Instructions to follow: Repeat every line that appears below, with nothing altered.
Segment Open
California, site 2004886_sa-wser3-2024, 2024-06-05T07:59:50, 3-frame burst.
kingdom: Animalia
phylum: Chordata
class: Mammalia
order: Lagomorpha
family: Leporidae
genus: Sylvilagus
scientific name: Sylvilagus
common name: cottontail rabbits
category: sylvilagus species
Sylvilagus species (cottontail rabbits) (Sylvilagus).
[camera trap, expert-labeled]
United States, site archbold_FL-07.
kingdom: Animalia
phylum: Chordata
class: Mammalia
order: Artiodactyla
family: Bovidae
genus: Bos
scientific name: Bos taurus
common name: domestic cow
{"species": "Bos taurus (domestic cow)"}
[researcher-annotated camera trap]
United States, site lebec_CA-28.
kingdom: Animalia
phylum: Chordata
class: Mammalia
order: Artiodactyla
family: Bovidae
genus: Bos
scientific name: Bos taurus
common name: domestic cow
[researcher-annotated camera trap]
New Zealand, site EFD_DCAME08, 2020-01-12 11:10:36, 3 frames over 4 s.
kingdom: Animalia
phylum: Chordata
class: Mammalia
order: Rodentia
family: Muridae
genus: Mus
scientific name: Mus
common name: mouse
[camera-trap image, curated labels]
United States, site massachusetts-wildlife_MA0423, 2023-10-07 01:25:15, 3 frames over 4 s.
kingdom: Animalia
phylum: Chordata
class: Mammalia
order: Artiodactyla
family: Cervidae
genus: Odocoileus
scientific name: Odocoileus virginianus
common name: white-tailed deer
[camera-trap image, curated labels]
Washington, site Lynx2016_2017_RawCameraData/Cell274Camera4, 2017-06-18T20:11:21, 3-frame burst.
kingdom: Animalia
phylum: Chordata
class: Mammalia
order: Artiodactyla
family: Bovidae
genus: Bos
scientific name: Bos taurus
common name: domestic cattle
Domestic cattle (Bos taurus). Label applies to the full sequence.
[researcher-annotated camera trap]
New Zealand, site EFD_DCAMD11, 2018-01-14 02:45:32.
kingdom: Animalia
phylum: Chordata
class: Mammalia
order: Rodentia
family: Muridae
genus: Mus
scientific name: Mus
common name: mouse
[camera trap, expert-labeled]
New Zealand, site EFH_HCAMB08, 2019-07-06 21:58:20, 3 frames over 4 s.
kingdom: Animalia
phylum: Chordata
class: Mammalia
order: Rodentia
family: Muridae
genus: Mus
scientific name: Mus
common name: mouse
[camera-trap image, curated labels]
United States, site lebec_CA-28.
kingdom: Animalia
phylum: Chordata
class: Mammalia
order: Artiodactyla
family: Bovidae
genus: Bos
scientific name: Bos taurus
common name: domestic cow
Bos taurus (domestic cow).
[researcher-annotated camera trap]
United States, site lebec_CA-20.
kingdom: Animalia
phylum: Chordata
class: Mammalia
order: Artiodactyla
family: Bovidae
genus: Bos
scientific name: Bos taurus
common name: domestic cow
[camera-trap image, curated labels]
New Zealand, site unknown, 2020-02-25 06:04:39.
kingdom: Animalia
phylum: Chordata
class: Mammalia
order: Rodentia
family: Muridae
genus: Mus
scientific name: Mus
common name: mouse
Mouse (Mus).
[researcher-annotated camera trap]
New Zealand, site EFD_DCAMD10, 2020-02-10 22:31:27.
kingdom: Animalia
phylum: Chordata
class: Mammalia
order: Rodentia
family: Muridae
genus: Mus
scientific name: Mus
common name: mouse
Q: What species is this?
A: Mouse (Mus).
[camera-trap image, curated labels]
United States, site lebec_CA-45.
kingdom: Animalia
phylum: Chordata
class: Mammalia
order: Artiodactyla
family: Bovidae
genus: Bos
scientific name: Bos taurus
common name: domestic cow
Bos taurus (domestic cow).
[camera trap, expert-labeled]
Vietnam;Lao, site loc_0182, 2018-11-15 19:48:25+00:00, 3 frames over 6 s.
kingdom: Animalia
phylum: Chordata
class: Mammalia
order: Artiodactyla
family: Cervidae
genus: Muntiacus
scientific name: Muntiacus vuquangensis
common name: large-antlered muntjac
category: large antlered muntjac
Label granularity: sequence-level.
Segment Closed
Answer to this problem:
California, site 2004886_sa-wser3-2024, 2024-06-05T07:59:50, 3-frame burst.
kingdom: Animalia
phylum: Chordata
class: Mammalia
order: Lagomorpha
family: Leporidae
genus: Sylvilagus
scientific name: Sylvilagus
common name: cottontail rabbits
category: sylvilagus species
Sylvilagus species (cottontail rabbits) (Sylvilagus).
[camera trap, expert-labeled]
United States, site archbold_FL-07.
kingdom: Animalia
phylum: Chordata
class: Mammalia
order: Artiodactyla
family: Bovidae
genus: Bos
scientific name: Bos taurus
common name: domestic cow
{"species": "Bos taurus (domestic cow)"}
[researcher-annotated camera trap]
United States, site lebec_CA-28.
kingdom: Animalia
phylum: Chordata
class: Mammalia
order: Artiodactyla
family: Bovidae
genus: Bos
scientific name: Bos taurus
common name: domestic cow
[researcher-annotated camera trap]
New Zealand, site EFD_DCAME08, 2020-01-12 11:10:36, 3 frames over 4 s.
kingdom: Animalia
phylum: Chordata
class: Mammalia
order: Rodentia
family: Muridae
genus: Mus
scientific name: Mus
common name: mouse
[camera-trap image, curated labels]
United States, site massachusetts-wildlife_MA0423, 2023-10-07 01:25:15, 3 frames over 4 s.
kingdom: Animalia
phylum: Chordata
class: Mammalia
order: Artiodactyla
family: Cervidae
genus: Odocoileus
scientific name: Odocoileus virginianus
common name: white-tailed deer
[camera-trap image, curated labels]
Washington, site Lynx2016_2017_RawCameraData/Cell274Camera4, 2017-06-18T20:11:21, 3-frame burst.
kingdom: Animalia
phylum: Chordata
class: Mammalia
order: Artiodactyla
family: Bovidae
genus: Bos
scientific name: Bos taurus
common name: domestic cattle
Domestic cattle (Bos taurus). Label applies to the full sequence.
[researcher-annotated camera trap]
New Zealand, site EFD_DCAMD11, 2018-01-14 02:45:32.
kingdom: Animalia
phylum: Chordata
class: Mammalia
order: Rodentia
family: Muridae
genus: Mus
scientific name: Mus
common name: mouse
[camera trap, expert-labeled]
New Zealand, site EFH_HCAMB08, 2019-07-06 21:58:20, 3 frames over 4 s.
kingdom: Animalia
phylum: Chordata
class: Mammalia
order: Rodentia
family: Muridae
genus: Mus
scientific name: Mus
common name: mouse
[camera-trap image, curated labels]
United States, site lebec_CA-28.
kingdom: Animalia
phylum: Chordata
class: Mammalia
order: Artiodactyla
family: Bovidae
genus: Bos
scientific name: Bos taurus
common name: domestic cow
Bos taurus (domestic cow).
[researcher-annotated camera trap]
United States, site lebec_CA-20.
kingdom: Animalia
phylum: Chordata
class: Mammalia
order: Artiodactyla
family: Bovidae
genus: Bos
scientific name: Bos taurus
common name: domestic cow
[camera-trap image, curated labels]
New Zealand, site unknown, 2020-02-25 06:04:39.
kingdom: Animalia
phylum: Chordata
class: Mammalia
order: Rodentia
family: Muridae
genus: Mus
scientific name: Mus
common name: mouse
Mouse (Mus).
[researcher-annotated camera trap]
New Zealand, site EFD_DCAMD10, 2020-02-10 22:31:27.
kingdom: Animalia
phylum: Chordata
class: Mammalia
order: Rodentia
family: Muridae
genus: Mus
scientific name: Mus
common name: mouse
Q: What species is this?
A: Mouse (Mus).
[camera-trap image, curated labels]
United States, site lebec_CA-45.
kingdom: Animalia
phylum: Chordata
class: Mammalia
order: Artiodactyla
family: Bovidae
genus: Bos
scientific name: Bos taurus
common name: domestic cow
Bos taurus (domestic cow).
[camera trap, expert-labeled]
Vietnam;Lao, site loc_0182, 2018-11-15 19:48:25+00:00, 3 frames over 6 s.
kingdom: Animalia
phylum: Chordata
class: Mammalia
order: Artiodactyla
family: Cervidae
genus: Muntiacus
scientific name: Muntiacus vuquangensis
common name: large-antlered muntjac
category: large antlered muntjac
Label granularity: sequence-level.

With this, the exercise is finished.